** BRIEF **
A faithful transcription of all lines below is the expected answer.
--- DATASET CONTENT Enclosed Below ---
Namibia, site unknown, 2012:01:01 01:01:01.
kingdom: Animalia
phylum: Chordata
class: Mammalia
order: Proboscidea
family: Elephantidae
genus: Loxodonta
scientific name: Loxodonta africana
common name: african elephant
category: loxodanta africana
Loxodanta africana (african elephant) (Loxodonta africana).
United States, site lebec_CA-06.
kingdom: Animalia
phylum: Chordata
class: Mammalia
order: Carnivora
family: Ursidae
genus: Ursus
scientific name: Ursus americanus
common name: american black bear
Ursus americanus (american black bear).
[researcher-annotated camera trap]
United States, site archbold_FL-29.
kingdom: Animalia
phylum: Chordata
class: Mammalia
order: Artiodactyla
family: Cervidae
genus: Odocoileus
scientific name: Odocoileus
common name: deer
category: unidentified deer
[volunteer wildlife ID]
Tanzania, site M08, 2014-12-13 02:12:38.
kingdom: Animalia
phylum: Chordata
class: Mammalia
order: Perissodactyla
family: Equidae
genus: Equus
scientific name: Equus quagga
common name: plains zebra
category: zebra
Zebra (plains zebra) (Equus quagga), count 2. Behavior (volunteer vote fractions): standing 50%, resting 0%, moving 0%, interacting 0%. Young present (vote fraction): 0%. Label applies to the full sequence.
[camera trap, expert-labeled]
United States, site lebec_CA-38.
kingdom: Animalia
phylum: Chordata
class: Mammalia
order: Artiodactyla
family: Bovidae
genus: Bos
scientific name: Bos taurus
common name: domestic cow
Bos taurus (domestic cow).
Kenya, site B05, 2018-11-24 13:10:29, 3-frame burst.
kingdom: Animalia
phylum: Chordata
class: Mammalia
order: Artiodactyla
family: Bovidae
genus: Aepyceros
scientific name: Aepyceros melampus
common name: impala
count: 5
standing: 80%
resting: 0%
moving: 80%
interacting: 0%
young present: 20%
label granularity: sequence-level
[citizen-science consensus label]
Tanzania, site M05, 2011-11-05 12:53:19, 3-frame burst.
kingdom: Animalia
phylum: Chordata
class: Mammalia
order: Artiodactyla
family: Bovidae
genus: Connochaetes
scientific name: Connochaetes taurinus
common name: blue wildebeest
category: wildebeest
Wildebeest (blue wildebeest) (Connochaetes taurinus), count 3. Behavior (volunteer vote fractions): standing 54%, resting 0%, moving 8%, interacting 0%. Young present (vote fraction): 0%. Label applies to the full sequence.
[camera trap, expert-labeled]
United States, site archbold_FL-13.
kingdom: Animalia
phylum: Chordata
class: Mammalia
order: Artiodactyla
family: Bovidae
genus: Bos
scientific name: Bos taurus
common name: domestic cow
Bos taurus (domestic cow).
--- End of Enclosed DATASET CONTENT ---
** ANSWER TO THIS TASK **
Namibia, site unknown, 2012:01:01 01:01:01.
kingdom: Animalia
phylum: Chordata
class: Mammalia
order: Proboscidea
family: Elephantidae
genus: Loxodonta
scientific name: Loxodonta africana
common name: african elephant
category: loxodanta africana
Loxodanta africana (african elephant) (Loxodonta africana).
United States, site lebec_CA-06.
kingdom: Animalia
phylum: Chordata
class: Mammalia
order: Carnivora
family: Ursidae
genus: Ursus
scientific name: Ursus americanus
common name: american black bear
Ursus americanus (american black bear).
[researcher-annotated camera trap]
United States, site archbold_FL-29.
kingdom: Animalia
phylum: Chordata
class: Mammalia
order: Artiodactyla
family: Cervidae
genus: Odocoileus
scientific name: Odocoileus
common name: deer
category: unidentified deer
[volunteer wildlife ID]
Tanzania, site M08, 2014-12-13 02:12:38.
kingdom: Animalia
phylum: Chordata
class: Mammalia
order: Perissodactyla
family: Equidae
genus: Equus
scientific name: Equus quagga
common name: plains zebra
category: zebra
Zebra (plains zebra) (Equus quagga), count 2. Behavior (volunteer vote fractions): standing 50%, resting 0%, moving 0%, interacting 0%. Young present (vote fraction): 0%. Label applies to the full sequence.
[camera trap, expert-labeled]
United States, site lebec_CA-38.
kingdom: Animalia
phylum: Chordata
class: Mammalia
order: Artiodactyla
family: Bovidae
genus: Bos
scientific name: Bos taurus
common name: domestic cow
Bos taurus (domestic cow).
Kenya, site B05, 2018-11-24 13:10:29, 3-frame burst.
kingdom: Animalia
phylum: Chordata
class: Mammalia
order: Artiodactyla
family: Bovidae
genus: Aepyceros
scientific name: Aepyceros melampus
common name: impala
count: 5
standing: 80%
resting: 0%
moving: 80%
interacting: 0%
young present: 20%
label granularity: sequence-level
[citizen-science consensus label]
Tanzania, site M05, 2011-11-05 12:53:19, 3-frame burst.
kingdom: Animalia
phylum: Chordata
class: Mammalia
order: Artiodactyla
family: Bovidae
genus: Connochaetes
scientific name: Connochaetes taurinus
common name: blue wildebeest
category: wildebeest
Wildebeest (blue wildebeest) (Connochaetes taurinus), count 3. Behavior (volunteer vote fractions): standing 54%, resting 0%, moving 8%, interacting 0%. Young present (vote fraction): 0%. Label applies to the full sequence.
[camera trap, expert-labeled]
United States, site archbold_FL-13.
kingdom: Animalia
phylum: Chordata
class: Mammalia
order: Artiodactyla
family: Bovidae
genus: Bos
scientific name: Bos taurus
common name: domestic cow
Bos taurus (domestic cow).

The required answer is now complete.